🍁 D U A P U L U H E M P A T🍁

119 18 4
                                    

Niken memandang kosong tangannya yang sedang memegang obat-obatan sambil duduk di sofa kamarnya. Pagi ini, Niken hanya berada di kamarnya. Hari selasa, kebetulan hari ini adalah tanggal merah, jelas seluruh siswa di sekolah akan libur.

Niken masih memikirkan kejadian kemarin, tapi ia berusaha melupakannya. Untuk apa gue tangisin cowok kayak Dion? Nggak penting. Batin Niken berbicara.

Ia berpikir untuk melupakan Dion dan fokus ke ujiannya, dan... fokus menyembuhkan penyakitnya sendiri.

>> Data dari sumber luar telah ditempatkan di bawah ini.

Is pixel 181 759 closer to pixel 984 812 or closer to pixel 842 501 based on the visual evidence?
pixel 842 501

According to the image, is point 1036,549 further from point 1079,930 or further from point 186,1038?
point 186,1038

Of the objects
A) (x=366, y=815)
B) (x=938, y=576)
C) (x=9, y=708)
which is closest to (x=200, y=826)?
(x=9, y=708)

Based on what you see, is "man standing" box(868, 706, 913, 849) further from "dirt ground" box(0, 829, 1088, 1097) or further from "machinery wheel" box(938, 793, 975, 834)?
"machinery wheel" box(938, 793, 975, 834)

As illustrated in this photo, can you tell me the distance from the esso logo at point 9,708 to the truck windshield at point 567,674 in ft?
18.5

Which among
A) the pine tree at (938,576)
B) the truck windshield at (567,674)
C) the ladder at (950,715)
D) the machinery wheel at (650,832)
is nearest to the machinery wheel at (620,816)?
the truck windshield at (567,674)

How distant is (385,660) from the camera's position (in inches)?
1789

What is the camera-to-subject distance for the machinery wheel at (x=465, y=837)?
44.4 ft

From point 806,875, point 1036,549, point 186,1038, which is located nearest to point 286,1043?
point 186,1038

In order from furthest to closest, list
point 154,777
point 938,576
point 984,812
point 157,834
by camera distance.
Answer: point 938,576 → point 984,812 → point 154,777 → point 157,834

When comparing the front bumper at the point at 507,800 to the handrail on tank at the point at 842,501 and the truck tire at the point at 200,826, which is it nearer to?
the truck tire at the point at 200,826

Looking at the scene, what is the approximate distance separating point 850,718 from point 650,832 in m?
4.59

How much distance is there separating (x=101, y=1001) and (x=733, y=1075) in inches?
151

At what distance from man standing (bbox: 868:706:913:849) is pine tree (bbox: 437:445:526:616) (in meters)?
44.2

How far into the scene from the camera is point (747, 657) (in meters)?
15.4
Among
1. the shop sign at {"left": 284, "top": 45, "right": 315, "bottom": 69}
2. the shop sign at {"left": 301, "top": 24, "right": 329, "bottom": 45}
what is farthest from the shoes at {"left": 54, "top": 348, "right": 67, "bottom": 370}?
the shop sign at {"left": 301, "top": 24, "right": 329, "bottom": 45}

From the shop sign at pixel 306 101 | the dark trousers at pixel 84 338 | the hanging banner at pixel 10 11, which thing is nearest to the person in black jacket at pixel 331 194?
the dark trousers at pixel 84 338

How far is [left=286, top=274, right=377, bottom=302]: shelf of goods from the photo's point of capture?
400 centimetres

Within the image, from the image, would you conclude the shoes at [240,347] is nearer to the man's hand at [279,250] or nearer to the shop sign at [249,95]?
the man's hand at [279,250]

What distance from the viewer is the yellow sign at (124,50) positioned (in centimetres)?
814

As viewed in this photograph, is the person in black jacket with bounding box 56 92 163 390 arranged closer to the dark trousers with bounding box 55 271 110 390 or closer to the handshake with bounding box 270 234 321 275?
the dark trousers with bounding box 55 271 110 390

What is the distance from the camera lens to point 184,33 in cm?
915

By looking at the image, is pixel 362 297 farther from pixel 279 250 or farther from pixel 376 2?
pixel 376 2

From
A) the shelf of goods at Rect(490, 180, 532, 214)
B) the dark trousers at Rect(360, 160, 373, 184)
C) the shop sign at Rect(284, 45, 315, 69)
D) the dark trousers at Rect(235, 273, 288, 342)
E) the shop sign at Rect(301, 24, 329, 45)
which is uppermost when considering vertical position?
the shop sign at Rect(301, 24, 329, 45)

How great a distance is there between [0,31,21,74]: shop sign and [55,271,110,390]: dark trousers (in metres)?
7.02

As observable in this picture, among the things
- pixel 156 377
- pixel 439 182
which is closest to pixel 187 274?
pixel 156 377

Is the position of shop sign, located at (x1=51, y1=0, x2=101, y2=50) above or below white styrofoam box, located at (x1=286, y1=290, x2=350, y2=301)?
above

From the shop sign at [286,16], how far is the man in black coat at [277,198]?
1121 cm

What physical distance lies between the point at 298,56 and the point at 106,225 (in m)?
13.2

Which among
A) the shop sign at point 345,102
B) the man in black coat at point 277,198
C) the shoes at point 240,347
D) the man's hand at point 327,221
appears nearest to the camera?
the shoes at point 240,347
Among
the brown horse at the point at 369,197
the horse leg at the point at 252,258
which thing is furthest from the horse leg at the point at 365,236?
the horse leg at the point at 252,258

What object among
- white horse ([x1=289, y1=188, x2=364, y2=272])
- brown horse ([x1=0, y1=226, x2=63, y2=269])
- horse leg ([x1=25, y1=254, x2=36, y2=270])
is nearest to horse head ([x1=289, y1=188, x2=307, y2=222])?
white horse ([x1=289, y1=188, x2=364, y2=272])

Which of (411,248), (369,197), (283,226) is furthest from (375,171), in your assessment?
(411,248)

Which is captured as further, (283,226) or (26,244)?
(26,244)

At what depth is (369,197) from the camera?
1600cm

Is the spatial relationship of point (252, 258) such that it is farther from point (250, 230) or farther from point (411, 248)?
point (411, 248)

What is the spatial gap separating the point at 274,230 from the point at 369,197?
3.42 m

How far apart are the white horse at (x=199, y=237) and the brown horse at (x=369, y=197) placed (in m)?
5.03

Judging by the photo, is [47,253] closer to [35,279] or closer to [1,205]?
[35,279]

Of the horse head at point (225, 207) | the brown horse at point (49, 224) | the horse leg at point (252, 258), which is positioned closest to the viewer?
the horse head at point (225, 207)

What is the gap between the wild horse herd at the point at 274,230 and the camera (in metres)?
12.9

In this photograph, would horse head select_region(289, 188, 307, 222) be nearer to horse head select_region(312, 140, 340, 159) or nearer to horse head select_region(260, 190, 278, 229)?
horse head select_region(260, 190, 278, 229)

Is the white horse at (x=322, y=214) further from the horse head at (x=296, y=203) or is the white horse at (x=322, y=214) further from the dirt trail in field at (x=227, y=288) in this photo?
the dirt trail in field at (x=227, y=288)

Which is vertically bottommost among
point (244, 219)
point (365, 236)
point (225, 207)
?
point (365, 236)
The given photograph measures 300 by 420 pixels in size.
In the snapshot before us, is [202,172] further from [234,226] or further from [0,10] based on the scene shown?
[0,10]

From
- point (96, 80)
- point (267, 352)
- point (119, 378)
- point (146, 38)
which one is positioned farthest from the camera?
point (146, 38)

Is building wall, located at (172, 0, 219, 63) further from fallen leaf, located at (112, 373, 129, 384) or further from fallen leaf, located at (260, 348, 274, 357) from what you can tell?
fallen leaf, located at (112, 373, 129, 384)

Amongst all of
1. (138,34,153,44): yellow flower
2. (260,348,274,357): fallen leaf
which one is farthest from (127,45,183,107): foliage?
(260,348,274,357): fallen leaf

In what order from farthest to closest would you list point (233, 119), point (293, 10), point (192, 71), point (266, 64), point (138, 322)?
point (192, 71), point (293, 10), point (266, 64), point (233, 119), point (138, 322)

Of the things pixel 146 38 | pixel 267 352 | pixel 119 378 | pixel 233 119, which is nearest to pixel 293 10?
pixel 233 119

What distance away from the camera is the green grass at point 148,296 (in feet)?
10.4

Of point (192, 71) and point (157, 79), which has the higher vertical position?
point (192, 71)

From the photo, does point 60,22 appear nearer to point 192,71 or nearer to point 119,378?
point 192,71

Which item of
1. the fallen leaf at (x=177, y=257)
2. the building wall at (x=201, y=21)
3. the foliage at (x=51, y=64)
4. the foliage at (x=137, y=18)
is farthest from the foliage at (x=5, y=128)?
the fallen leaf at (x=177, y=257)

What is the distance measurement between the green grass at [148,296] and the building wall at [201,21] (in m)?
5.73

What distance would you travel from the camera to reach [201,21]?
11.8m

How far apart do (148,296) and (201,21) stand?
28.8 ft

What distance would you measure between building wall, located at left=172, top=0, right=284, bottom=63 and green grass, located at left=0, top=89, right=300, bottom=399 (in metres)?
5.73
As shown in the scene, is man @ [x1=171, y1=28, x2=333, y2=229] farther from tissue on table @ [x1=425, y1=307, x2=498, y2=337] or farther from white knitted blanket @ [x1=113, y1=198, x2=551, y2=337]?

Semakin hari, penyakit yang dia idap semakin parah adanya. Apa lagi penyakit Niken sudah masuk stadium akhir. Dokter spesialis organ hati yang pernah ditemui Niken pernah berkata bahwa penyakit Niken semakin parah jika tidak segera di lakukan operasi. Namun Niken tidak mau operasi. Sebab, ia tak ingin jika orang tuanya, kakak, teman-temannya mengetahui kalau dirinya sedang mengidap penyakit mematikan. Niken tak ingin mereka semua khawatir.

Gadis itu hanya bisa meminum obat-obatan yang hanya bisa mengurangi rasa sakitnya sesaat. Entah sampai kapan ia bertahan seperti ini.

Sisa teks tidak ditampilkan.